Please set out the lines of the records below as a JSON list of strings, one string per line, from the line containing "Amongst the set" through the end of the records, both ends included. Skip blank lines and leave the pictures out.
####
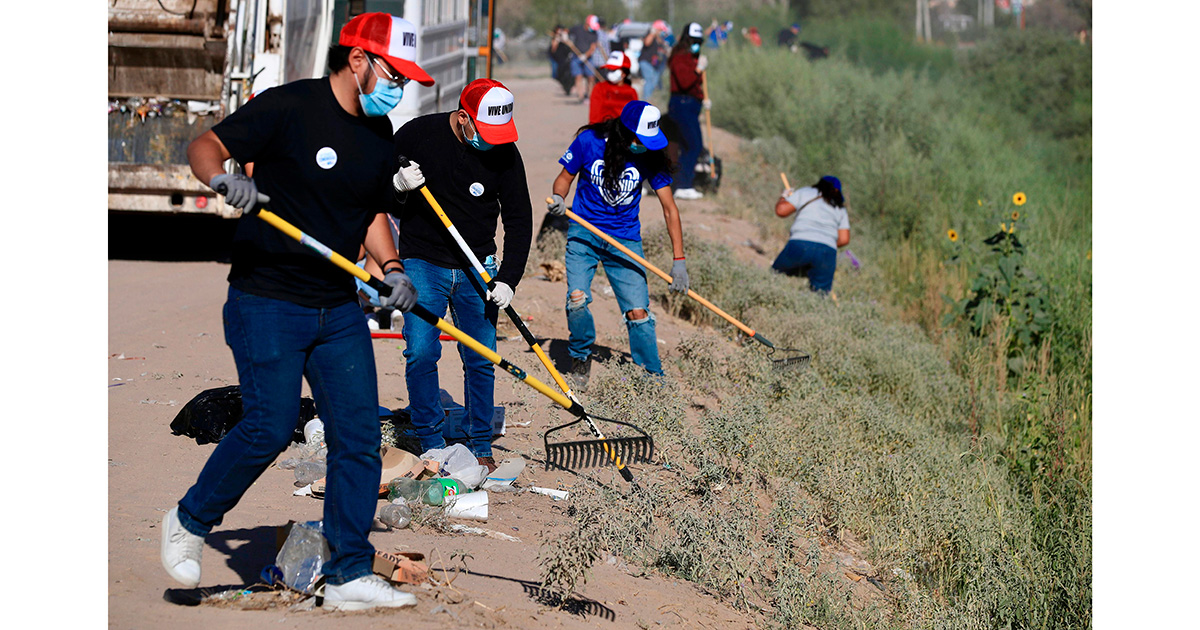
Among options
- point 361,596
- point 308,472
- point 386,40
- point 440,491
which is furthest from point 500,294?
point 361,596

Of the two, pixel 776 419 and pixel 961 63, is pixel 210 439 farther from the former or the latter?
pixel 961 63

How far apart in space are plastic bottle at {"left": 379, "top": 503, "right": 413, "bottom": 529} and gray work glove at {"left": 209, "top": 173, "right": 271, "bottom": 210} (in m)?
1.63

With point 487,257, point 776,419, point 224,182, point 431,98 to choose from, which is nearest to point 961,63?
point 431,98

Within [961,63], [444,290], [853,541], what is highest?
[961,63]

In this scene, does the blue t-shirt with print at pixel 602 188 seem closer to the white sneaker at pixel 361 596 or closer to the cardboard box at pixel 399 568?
the cardboard box at pixel 399 568

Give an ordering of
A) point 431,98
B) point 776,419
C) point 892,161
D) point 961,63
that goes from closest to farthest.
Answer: point 776,419 < point 431,98 < point 892,161 < point 961,63

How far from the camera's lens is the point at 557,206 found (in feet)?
21.0

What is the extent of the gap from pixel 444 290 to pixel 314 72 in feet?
16.4

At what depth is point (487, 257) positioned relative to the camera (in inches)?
205

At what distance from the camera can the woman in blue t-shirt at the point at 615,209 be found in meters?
6.43

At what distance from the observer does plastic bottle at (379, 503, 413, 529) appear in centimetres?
443

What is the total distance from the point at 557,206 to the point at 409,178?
68.4 inches

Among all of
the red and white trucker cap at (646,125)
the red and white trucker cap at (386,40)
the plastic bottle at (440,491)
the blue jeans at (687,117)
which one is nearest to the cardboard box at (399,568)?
the plastic bottle at (440,491)

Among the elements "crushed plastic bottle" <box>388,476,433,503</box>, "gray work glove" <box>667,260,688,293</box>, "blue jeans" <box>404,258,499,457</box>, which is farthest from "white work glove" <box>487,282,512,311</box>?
"gray work glove" <box>667,260,688,293</box>
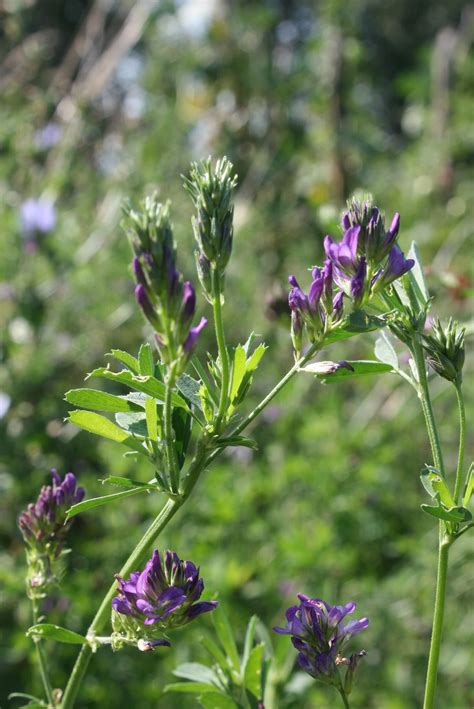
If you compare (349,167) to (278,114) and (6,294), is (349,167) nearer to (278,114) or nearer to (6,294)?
(278,114)

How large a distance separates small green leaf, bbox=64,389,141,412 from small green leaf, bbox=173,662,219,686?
0.27 m

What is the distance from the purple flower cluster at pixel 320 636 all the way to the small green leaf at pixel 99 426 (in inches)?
6.5

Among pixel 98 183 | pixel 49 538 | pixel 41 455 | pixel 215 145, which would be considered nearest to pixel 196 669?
pixel 49 538

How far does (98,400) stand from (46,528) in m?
0.16

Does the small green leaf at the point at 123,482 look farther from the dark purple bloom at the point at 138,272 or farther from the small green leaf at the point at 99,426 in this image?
the dark purple bloom at the point at 138,272

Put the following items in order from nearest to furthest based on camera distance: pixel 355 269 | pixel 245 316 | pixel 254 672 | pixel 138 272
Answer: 1. pixel 138 272
2. pixel 355 269
3. pixel 254 672
4. pixel 245 316

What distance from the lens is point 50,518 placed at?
654 mm

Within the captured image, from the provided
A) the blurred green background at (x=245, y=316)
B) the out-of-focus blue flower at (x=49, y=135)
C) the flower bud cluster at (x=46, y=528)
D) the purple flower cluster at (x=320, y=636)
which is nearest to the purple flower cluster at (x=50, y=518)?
the flower bud cluster at (x=46, y=528)

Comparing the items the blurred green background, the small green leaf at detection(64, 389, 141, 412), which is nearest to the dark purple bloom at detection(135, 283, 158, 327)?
the small green leaf at detection(64, 389, 141, 412)

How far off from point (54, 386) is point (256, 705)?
1.82 metres

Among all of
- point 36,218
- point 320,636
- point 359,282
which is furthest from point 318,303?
point 36,218

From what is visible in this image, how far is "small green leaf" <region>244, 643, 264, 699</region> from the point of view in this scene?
0.68m

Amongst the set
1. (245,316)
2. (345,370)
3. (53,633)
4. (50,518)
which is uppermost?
(245,316)

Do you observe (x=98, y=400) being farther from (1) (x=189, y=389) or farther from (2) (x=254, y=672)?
(2) (x=254, y=672)
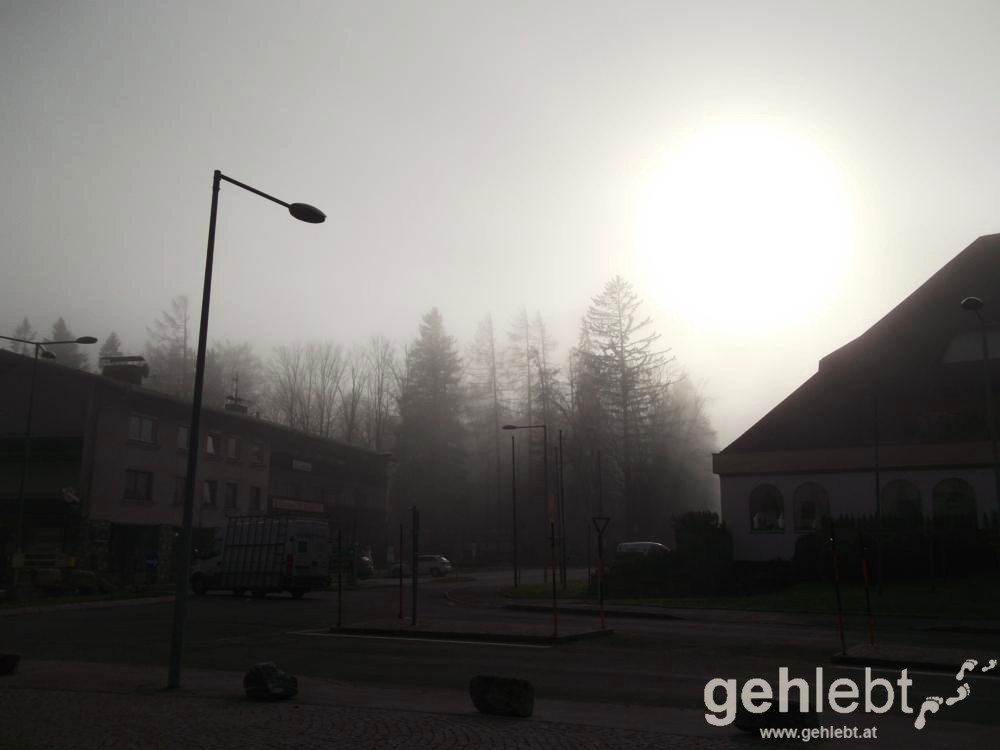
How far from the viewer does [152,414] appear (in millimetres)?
####
--- Task answer ---
[
  "Amongst the set",
  "1. (245,316)",
  "2. (345,370)",
  "3. (53,633)",
  "4. (50,518)",
  "which is uppermost?",
  "(245,316)",
  "Do you observe (x=98, y=400) being farther from (1) (x=189, y=389) or farther from (2) (x=254, y=672)?",
  "(2) (x=254, y=672)",
  "How far from the viewer does [152,414] appear (in millimetres)?"
]